Safety Not Guaranteed | reviews, news & interviews
Safety Not Guaranteed
Safety Not Guaranteed
Offbeat, heartfelt sci-fi hones in on the emotion of time travel
If 2012 is to have a cinematic legacy, it may just be remembered as the year big-screen time travel came of age. While Rian Johnson’s pulpy noir Looper explored the moral and spiritual implications of a world in which decade-hopping has become the norm, first-time director Colin Trevorrow hones in on the concept’s core emotion.
Darius (Aubrey Plaza) is a disillusioned college grad living out much the same post-recession reality as Lena Dunham’s Girls protagonist, stuck in a dead-end unpaid internship, she’s grimly resigned herself to a mundane future. When the magazine editor she works for commissions a story based around an unusual personal ad – ““Wanted: Somebody to go back in time with me. This is not a joke” – she volunteers to accompany timid fellow intern Arnau (Karan Soni) and her boorish superior Jeff (New Girl’s Jake Johnson) on an investigative road trip.
The plan is to track down the ad’s writer, befriend him under the pretence of being a willing participant, and extract as much material as possible for a juicy human-interest feature. But once Darius meets Kenneth (Mark Duplass), it becomes increasingly clear that her interest is not an act, and that she might in fact feel more at home with this strange, lonely, possibly delusional man than she ever has with anyone.
Derek Connolly’s script is far from faultless and feels downright thin in places, but the details of Darius' characterisation are dead on and enhanced by Plaza’s deadpan, appealingly natural turn. “How do you know I’m not on Craigslist, having casual encounters?” she blusters, when her dad brings up the subject of her virginity. Spiky, alienated, she’s never recovered from her mother’s early death and wants desperately to go back in time and prevent it. Psychotic though Kenneth’s claims seem, it’s never for a moment unclear why she would be drawn to him.
Recalling last year’s haunting psychodrama Take Shelter, much of the running time here is spent developing the ambiguity of whether Kenneth is simply a nutjob or not. Here too, the film’s ending leans heavily towards confirming a conclusion that some viewers may not like. But Plaza and Duplass create such an endearing, off-kilter romance – a fireside serenade is among the year’s most touching love scenes – that it’s hard to hold anything against them.
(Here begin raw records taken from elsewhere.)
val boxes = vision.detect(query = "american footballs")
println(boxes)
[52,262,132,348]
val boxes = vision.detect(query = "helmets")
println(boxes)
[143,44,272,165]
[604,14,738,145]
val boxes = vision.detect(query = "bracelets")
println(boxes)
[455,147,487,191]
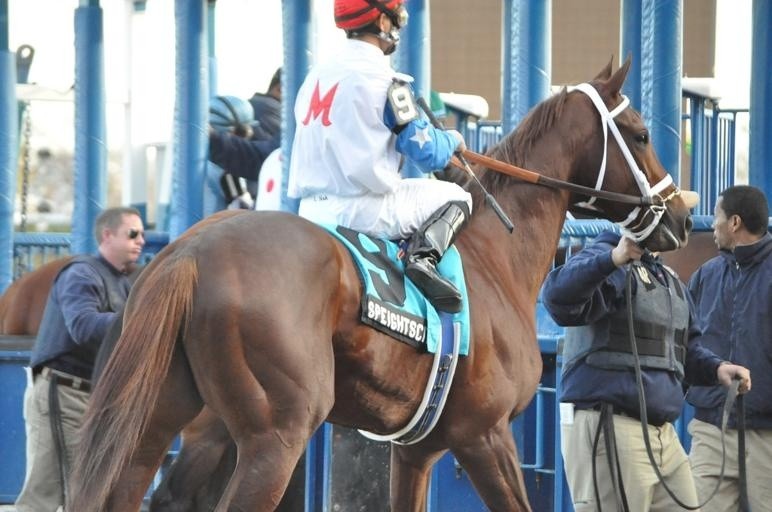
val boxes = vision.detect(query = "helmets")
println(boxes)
[334,0,404,30]
[210,93,260,130]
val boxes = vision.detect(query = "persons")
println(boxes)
[249,65,282,198]
[286,0,473,315]
[540,221,752,512]
[12,207,146,512]
[203,95,260,215]
[685,185,772,512]
[209,126,282,181]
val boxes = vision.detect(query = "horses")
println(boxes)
[1,253,141,338]
[65,51,696,511]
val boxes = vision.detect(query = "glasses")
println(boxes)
[126,228,144,239]
[390,6,409,27]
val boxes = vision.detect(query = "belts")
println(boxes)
[46,372,91,392]
[592,404,655,425]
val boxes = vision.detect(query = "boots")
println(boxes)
[403,202,466,314]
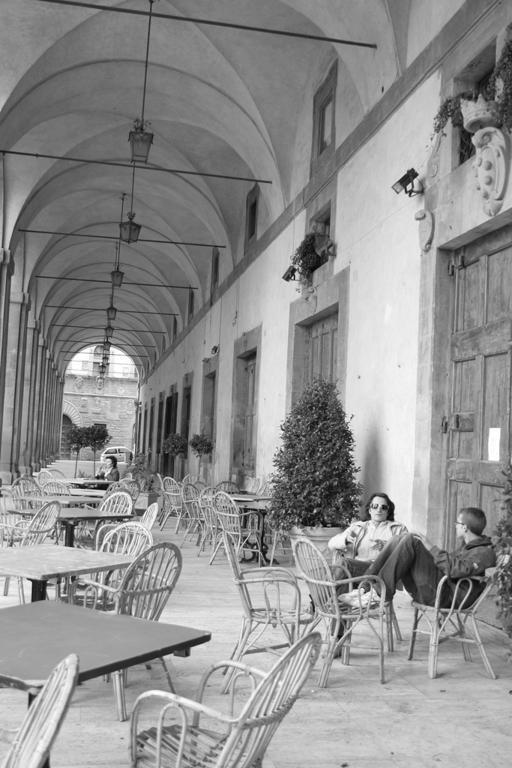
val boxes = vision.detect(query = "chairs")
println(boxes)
[1,445,281,565]
[107,541,186,725]
[332,550,402,652]
[221,531,316,695]
[408,556,503,680]
[291,538,388,687]
[1,650,82,767]
[125,630,326,768]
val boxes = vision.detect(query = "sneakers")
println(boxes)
[336,587,365,603]
[349,587,390,607]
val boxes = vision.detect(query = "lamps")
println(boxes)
[126,0,155,165]
[118,161,144,244]
[390,167,425,199]
[281,264,300,283]
[210,345,220,354]
[92,191,129,389]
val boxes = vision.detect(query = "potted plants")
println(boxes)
[263,377,369,582]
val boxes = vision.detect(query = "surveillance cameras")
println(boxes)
[392,168,419,195]
[283,266,297,282]
[211,346,217,354]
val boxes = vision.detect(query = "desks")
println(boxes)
[1,598,213,767]
[2,536,138,606]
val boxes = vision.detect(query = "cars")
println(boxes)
[99,445,133,461]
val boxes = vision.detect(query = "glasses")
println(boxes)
[369,502,389,509]
[455,520,464,526]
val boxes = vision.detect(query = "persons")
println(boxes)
[96,456,119,490]
[306,492,408,658]
[337,508,497,609]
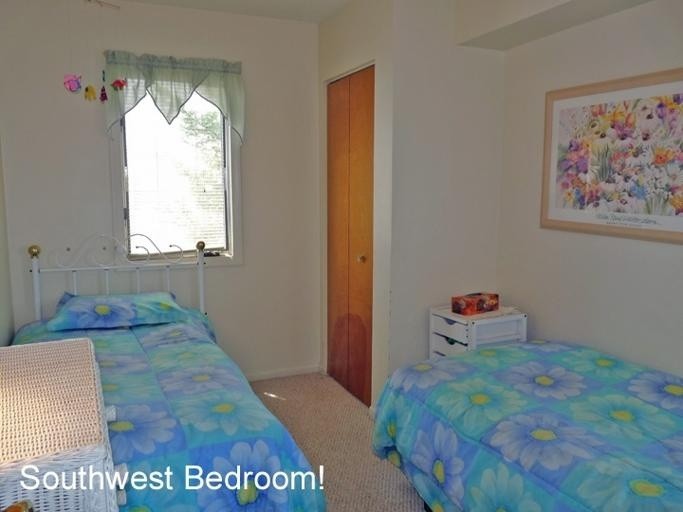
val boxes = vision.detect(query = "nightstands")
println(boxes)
[428,303,529,364]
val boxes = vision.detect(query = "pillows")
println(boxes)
[45,290,187,332]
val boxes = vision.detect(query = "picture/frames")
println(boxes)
[540,68,683,246]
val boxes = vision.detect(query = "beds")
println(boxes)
[367,338,683,511]
[10,233,329,512]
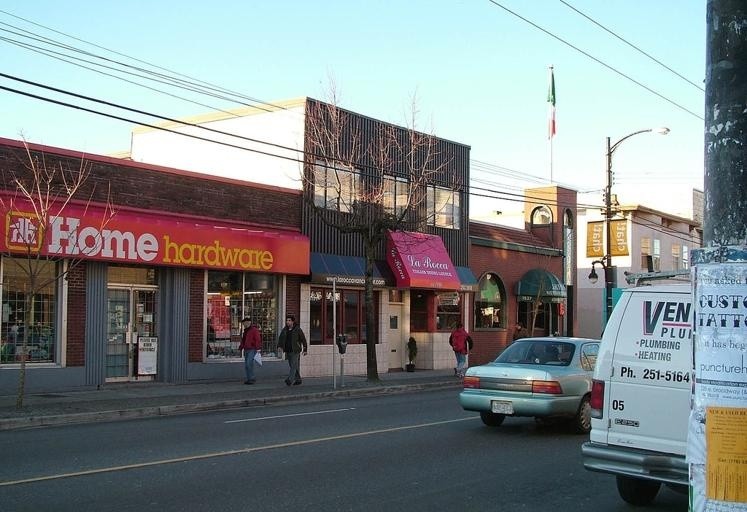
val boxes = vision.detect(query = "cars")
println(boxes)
[459,335,600,433]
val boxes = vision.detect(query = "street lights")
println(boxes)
[588,126,671,316]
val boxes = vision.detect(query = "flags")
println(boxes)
[547,67,556,137]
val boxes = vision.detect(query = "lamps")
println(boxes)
[588,260,605,284]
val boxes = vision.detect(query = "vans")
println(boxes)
[579,280,694,507]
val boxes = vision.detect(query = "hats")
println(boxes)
[242,317,250,322]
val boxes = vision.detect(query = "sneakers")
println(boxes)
[454,367,459,374]
[293,382,302,385]
[459,373,464,377]
[244,380,256,384]
[285,378,291,385]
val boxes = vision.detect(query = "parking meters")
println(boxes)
[337,335,347,389]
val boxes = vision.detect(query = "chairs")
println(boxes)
[555,351,571,362]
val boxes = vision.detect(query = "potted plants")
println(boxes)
[404,337,417,372]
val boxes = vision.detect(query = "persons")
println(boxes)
[513,322,529,341]
[277,315,307,386]
[449,324,473,377]
[239,318,261,385]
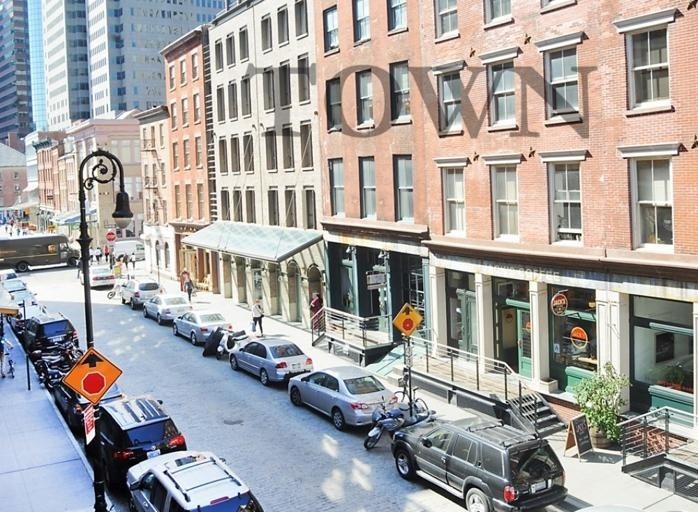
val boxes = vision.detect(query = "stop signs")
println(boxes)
[105,232,115,241]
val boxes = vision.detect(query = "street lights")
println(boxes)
[78,148,140,512]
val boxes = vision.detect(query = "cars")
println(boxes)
[285,365,397,432]
[661,355,697,394]
[80,266,319,391]
[0,268,80,360]
[52,369,128,432]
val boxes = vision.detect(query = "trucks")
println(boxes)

The same unfortunately can’t be said for the supporting players.
“You don’t know pain, you don’t know regret,” Kenneth snarls at Jeff, and in a way that’s exactly the problem. His supporting arc – involving a long-lost high school sweetheart – is designed as a less literal counterpoint to the time travel plot, but feels instead like a half-hearted distraction. Johnson’s an actor you can imagine being charismatic in a different role, but everything he does on screen here only reinforces our belief that this character is a tool we don’t want to spend any amount of time with, while Arnau barely registers as a character at all.
This is a heartfelt and smart-tongued micro sci-fi with a tone and voice entirely its own, faltering only in its half-hearted attempts to become an ensemble piece. It’s Plaza and Duplass’s charming shuffle-dance towards the impossible, the offbeat clinging together of two timid, wounded outcasts, that gives Safety Not Guaranteed its resonant loveliness.